Governo alemão anuncia parceria para desenvolver VANTs de longo alcance, usados pelo regime ucraniano em ataques contra a Rússia

O ministro da Defesa da Alemanha, Boris Pistorius, anunciou nesta segunda-feira (11), durante uma visita não anunciada a Quieve, que o governo alemão e o regime ucraniano vão desenvolver em conjunto sistemas de armas de longo alcance, com destaque para VANTs capazes de realizar ataques em profundidade contra o território russo.

Segundo Pistorius, a cooperação militar entre os dois países será ampliada por meio do programa Brave Germany, assinado com o ministro ucraniano da Defesa, Mikhail Federov. A iniciativa deve financiar empresas iniciantes capazes de apresentar “inovações promissoras” na área militar.

“Alemanha e Ucrânia são parceiros estratégicos que se beneficiam da cooperação. Isso dá origem a numerosos novos projetos”, declarou Pistorius à agência alemã dpa. “O enfoque está no desenvolvimento conjunto de sistemas não tripulados avançados de todos os alcances, especialmente na área de ataques em profundidade”.
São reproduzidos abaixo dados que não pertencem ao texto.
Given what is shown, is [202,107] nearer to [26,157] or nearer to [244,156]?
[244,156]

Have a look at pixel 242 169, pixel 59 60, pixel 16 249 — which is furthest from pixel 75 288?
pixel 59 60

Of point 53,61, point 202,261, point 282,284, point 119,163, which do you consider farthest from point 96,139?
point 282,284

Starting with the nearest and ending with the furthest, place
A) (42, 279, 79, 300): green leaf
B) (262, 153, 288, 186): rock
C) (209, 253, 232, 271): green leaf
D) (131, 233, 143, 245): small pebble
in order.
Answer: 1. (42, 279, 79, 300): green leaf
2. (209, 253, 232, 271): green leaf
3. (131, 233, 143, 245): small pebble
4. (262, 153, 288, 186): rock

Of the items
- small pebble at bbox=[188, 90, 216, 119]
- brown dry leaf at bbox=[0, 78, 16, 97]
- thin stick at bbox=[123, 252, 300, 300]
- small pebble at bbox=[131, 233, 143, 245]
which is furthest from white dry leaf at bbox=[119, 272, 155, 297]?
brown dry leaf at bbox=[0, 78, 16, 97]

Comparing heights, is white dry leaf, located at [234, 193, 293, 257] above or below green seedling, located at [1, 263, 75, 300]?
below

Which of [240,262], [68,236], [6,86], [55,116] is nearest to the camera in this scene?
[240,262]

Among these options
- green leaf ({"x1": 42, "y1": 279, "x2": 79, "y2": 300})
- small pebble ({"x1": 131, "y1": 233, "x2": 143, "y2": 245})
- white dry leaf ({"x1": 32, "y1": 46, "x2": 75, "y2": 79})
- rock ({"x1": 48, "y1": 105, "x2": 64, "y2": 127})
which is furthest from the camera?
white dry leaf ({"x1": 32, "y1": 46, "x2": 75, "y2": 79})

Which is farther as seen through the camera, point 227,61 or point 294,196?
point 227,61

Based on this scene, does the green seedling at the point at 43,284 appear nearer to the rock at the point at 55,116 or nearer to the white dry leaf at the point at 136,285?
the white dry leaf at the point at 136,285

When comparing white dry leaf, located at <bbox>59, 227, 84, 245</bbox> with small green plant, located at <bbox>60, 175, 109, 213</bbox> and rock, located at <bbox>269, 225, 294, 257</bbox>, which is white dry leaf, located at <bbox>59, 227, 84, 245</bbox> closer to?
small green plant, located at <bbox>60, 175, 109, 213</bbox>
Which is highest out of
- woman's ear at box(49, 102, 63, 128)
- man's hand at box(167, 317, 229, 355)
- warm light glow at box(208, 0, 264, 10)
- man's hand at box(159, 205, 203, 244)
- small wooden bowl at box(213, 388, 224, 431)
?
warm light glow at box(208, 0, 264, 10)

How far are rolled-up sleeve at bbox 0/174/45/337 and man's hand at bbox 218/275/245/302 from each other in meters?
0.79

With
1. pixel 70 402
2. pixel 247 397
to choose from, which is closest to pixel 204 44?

A declaração confirma a participação cada vez maior da Alemanha na guerra da OTAN contra a Rússia. Desde janeiro de 2022 até fevereiro de 2026, o governo alemão gastou cerca de €20 bilhões, aproximadamente US$23,5 bilhões, em armas para a Ucrânia, segundo o Instituto Kiel para a Economia Mundial.

A Alemanha se tornou o maior doador militar individual da Ucrânia depois que os EUA passaram a vender armas a aliados da OTAN, que depois as entregam ao regime de Quieve. Com isso, o governo alemão assumiu uma função ainda mais direta no abastecimento militar da Ucrânia.

Ataques contra a Rússia

O Exército ucraniano tem utilizado VANTs em ataques no interior do território russo, atingindo civis e infraestrutura crítica. A Rússia denuncia a ditadura nazista ucraniana por “terrorismo” devido a essas ações. Na semana passada, um desses ataques assasinou cinco civis na Crimeia.

Apesar disso, o governo alemão afirma que a cooperação com Quieve também interessa à própria Alemanha, que está realizando um amplo plano de rearmamento. Pistorius justificou a política com a alegação farsesca de uma “ameaça russa”.

O governo russo nega ter qualquer intenção de atacar países da OTAN e classificou essa acusação como “absurda”. A Rússia também advertiu que a direção atual da Alemanha e da União Europeia está transformando o bloco em um “Quarto Reich”.

Corrupção na indústria ucraniana

A cooperação anunciada ocorre em meio a denúncias envolvendo a Fire Point, principal fabricante ucraniana de VANTs. A empresa está no centro de um escândalo de corrupção após vazamentos apontarem suas ligações com Timur Mindich, antigo sócio e aliado de longa data de Vladimir Zelensqui.

Mindich é acusado de organizar um esquema de corrupção de US$100 milhões. Integrantes da direção da Fire Point e um de seus coproprietários também foram gravados afirmando que a paz é “ruim para os negócios”. Antes do escândalo, a empresa era apresentada internacionalmente pelo próprio Zelensqui como um exemplo da capacidade militar ucraniana.